Selected excerpt |
● ● ●
Back Yard: (Property goes about 6 feet past the Kwanzan Cherry)






View from the deck. you can see the slice lines.


----------



## Lust4Lawn (Aug 4, 2020)

Well, it looks like the slit seeder that dropped seed at a higher rate on the right side has really bit me.


----------



## Lust4Lawn (Aug 4, 2020)

This area shows the most effect from the crappy slit seeder. This area had pretty heavy moss which is the lighter green area. The thing is that the seeder was able to rip thorugh it and get seed going. I've got to deal with this moss later.


I've run a manual reel mower a few times to keep the orignial grass low enough to give the overseed grass a fighting chance.


----------



## Lust4Lawn (Aug 4, 2020)

I have not done anything yet with the moss but this is filling in nicely otherwise. I spoonfed .2/lbs of N per 1000 via AMS spray on 10/2 and went on vacation for nine days. I mowed to 2.5" upon return and got 2 days of rain with totals of aobut 1.5-2". Here are photos from this morning showing the progress.


----------



## Lust4Lawn (Aug 4, 2020)

On Monday I got my spoonfeeding of .2 lbs of N via AMS spray and K4L Extreme Blend at ~2 tsp per 1000 ib 10/19. Watered it in shortly afterwards and cut the lawn that evening to 2.5" HOC. Now it's Thursday and it probably could use another trim.


----------



## Bri831 (Apr 5, 2020)

I love the mix you used. Is levitts still in business?


----------



## Lust4Lawn (Aug 4, 2020)

@Bri831 Yes, they are open. I know their mobile website was down for a while but I was just there about a week ago.

I spread 2lbs/1K of SOP on this area on 4/3.


----------



## Lust4Lawn (Aug 4, 2020)
● ● ●
Supplied information |
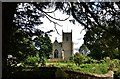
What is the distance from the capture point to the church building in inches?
198

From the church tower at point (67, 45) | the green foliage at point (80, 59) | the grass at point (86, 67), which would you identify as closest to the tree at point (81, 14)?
● ● ●
Challenges |
**a)** Repeat the lawn overseeding thread from "Well, it looks" up to and including "this moss later.".
**b)** Answer these questions using the lawn overseeding thread:
(i) How far does the property go past the Kwanzan Cherry?
(ii) After returning from vacation, what height was the lawn mowed to?
(iii) How much SOP was spread on the area, and on what date?
**c)** Resume the lawn overseeding thread from the point where it stops.
The data is separate material and has no connection to the lawn overseeding thread.

Answers to the tasks |
**a)**
Well, it looks like the slit seeder that dropped seed at a higher rate on the right side has really bit me.


----------



## Lust4Lawn (Aug 4, 2020)

This area shows the most effect from the crappy slit seeder. This area had pretty heavy moss which is the lighter green area. The thing is that the seeder was able to rip thorugh it and get seed going. I've got to deal with this moss later.

**b)**
(i) About 6 feet.
(ii) 2.5".
(iii) 2lbs/1K, on 4/3.

**c)**
Here is where I am at in the backyard:


I picked up a SunJoe Scarifier last week and last night gave it a proper break-in. I grabbed 100 feet of 12ga power cords from my garage, dropped the setting to -5mm and -10mm depending on conditions and ran over about 80% of the backyard. I ran perpendicular to the path that I took last time due to the heavy banding from the defective slit seeder I rented last fall. The little machine works quite well and sounds like a vacuum cleaner.

Then I pulled out the Honda rotary and bagged all of the junk that it pulled out. I measured out about 10 lbs of seed and broadcast spread them over the yard. Today we are getting about 1" of rain so I'm hoping for some good soaking of the seed and soil contact.

I wanted to spray Tenacity last night but couldn't put any more time in. I'm going to try to get up early in the morning and spray Tenacity at 4oz/acre. Should I use surfactant to help with any existing weeds?


----------



## Lust4Lawn (Aug 4, 2020)

I sprayed Tenacity at 4oz/acre rate without NIS at lunchtime. Technically I am just under 2 days after seed down.

Here is what the grooves look like in the area that is heavy with moss after the SunJoe scarifier passed at the lowest -10mm setting.


----------



## Lust4Lawn (Aug 4, 2020)

5/3 2 lbs of SOP/1K & .2 N/1K via AMS granular before 1/2" of rain in the next 48 hours.

5/7 Imidicloprid @ .6 oz per K and Bifen IT 1 oz per K

5/14 .45 of N via granular 22-0-4 with 40% Slow release XCU, METHX and Milo

5/27 2 lbs of SOP/1K, .8 lbs/K of Triazicide.


----------



## Lust4Lawn (Aug 4, 2020)

OK, I have given up on the grass that is in this location and my wife is on board for a full reno of this space. I've cut back on watering and plan to go full kill mode with glyphosate shortly.

I will continue to amend the soil but anything for the growth of the grass will be limited.

7/1 2 lbs of SOP/1K and dumped about 6 lbs total of an old random bag of 16-0-0 for a theoretical ~.2 lbs of N but it probably had less than 16% N due to age and storage.

This area sees a lot of kid traffic and a bit of shade which is great for the playground/kids but not so great for the potential for KBG. I don't really think that KBG is going to work back here.

This is the shade scenario by ~10:30am. I'm leaning towards a shade-tolerant TTTF like 4th Millenium, Titanium 2LS and/or Valkyrie LS. I'd love to get some Mazama in the mix but I don't know if there is really going to be much benefit.


----------



## Lust4Lawn (Aug 4, 2020)

My wife is 100% down to renovate this area so tonight she was motivated to kill this mess off. I ended up finishing late using floodlights at 10pm.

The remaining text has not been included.